In terms of safety, the incidence of amyloid-related imaging abnormalities (ARIA) were consistent to the phase 2 study, occurring in 24% of treated participants, with 6.1% experiencing symptomatic ARIA microhemorrhages. ARIA occurring as superficial siderosis (ARIA-H) occurred in 31.4% of donanemab-treated patients and 13.6% of those on placebo, although the majority of ARIA cases were mild to moderate and resolved or stabilized with appropriate management. Serious ARIAs occurred in 1.6% of the study population, including 2 participants whose death was attributed to ARIA and a third participant who died after an incident of serious ARIA.
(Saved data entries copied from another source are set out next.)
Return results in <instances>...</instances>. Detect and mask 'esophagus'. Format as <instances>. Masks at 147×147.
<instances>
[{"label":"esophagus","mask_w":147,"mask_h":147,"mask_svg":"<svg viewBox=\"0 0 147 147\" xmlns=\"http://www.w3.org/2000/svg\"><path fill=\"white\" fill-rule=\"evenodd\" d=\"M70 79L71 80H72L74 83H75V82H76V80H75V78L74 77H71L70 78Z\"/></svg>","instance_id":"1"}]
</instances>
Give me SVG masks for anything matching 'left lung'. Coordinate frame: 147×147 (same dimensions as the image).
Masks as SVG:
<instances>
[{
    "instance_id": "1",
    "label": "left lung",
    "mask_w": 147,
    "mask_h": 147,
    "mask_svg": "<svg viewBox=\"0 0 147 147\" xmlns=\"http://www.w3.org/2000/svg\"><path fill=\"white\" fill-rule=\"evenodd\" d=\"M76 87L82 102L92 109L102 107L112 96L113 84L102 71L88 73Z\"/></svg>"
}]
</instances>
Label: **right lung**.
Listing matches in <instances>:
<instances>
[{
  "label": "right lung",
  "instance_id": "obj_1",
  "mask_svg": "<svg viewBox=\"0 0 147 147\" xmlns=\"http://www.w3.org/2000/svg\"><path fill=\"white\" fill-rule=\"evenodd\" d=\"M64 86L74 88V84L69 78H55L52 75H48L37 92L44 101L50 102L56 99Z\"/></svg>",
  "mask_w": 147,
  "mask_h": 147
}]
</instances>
In the original phase 2 study, patients treated with donanemab declined 32% slower on the iADRS in comparison with placebo. Additionally, donanemab reduced amyloid plaque by an average of 78%, or an 84-centiloid reduction at 76 weeks compared with a baseline of 108 centiloids. ARIA occurred in 27% of the patients treated with donanemab, 6% of which were symptomatic cases.³

Last year, at the 2022 Clinical Trials on Alzheimer’s Disease (CTAD) conference, findings from TRAILBLAZER-ALZ 4 (NCT05108922), a phase 3 head-to-head trial between donanemab and aducanumab (Aduhelm; Biogen), the first approved antiamyloid therapy for AD, showed that donanemab outperformed aducanumab in terms of amyloid clearance. Using flortaucipir F18 PET scans, 37.9% of donanemab-treated participants achieved amyloid clearance at 6 months compared with 1.6% of those on aducanumab (P <.001).⁴

The trial included 148 participants with early AD, randomly assigned 1:1 to either donanemab or aducanumab for an 18-month treatment period, with end points assessed at 6 months. For patients on donanemab, the percent change and mean change in brain amyloid levels were –65.2% and –3.9%, respectively, compared with changes of –17.0% and –4.0% for those on aducanumab (P <.001). In the intermediate tau subpopulation, percent and mean change in brain amyloid levels were –63.9% and –7.4% on donanemab vs changes of -25.4% and –7.8% for those on aducanumab (P ≤.001).

REFERENCES
1. Lilly’s donanemab significantly slowed cognitive and functional decline in phase 3 study of early Alzheimer’s disease. News release. May 3, 2023. Accessed May 3, 2023. https://investor.lilly.com/news-releases/news-release-details/lillys-donanemab-significantly-slowed-cognitive-and-functional
2. US Food and Drug Administration Issues Complete Response Letter for Acceleterated APproval of Donanemab. News release. Eli Lilly. January 19, 2022. Accessed May 3, 2023. prnewswire.com/news-releases/us-food-and-drug-administration-issues-complete-response-letter-for-accelerated-approval-of-donanemab-301726325.html
3. Mintun MA, Lo AC, Evans CD, et al. Donanemab in Early Alzheimer’s Disease. N J Med. Published online March 13, 2021. doi: 10.1056/NEJMoa2100708.
4. Lee E, Papka M, Pain A, et al. TRAILBLAZER-ALZ 4: topline study results directly comparing donanemab to aducanumab on amyloid lowering in early symptomatic Alzheimer’s disease. Presented at: 2022 CTAD Conference; November 29-December 2; San Francisco, CA. LB3.